§ **Exercise brief**
The entries are to be returned exactly as written.

Record set Start Marker

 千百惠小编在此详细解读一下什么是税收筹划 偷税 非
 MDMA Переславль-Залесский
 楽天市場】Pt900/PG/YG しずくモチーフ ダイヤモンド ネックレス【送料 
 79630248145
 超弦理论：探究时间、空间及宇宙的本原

Record set End Marker

§ **Solved problem**
 千百惠小编在此详细解读一下什么是税收筹划 偷税 非
 MDMA Переславль-Залесский
 楽天市場】Pt900/PG/YG しずくモチーフ ダイヤモンド ネックレス【送料 
 79630248145
 超弦理论：探究时间、空间及宇宙的本原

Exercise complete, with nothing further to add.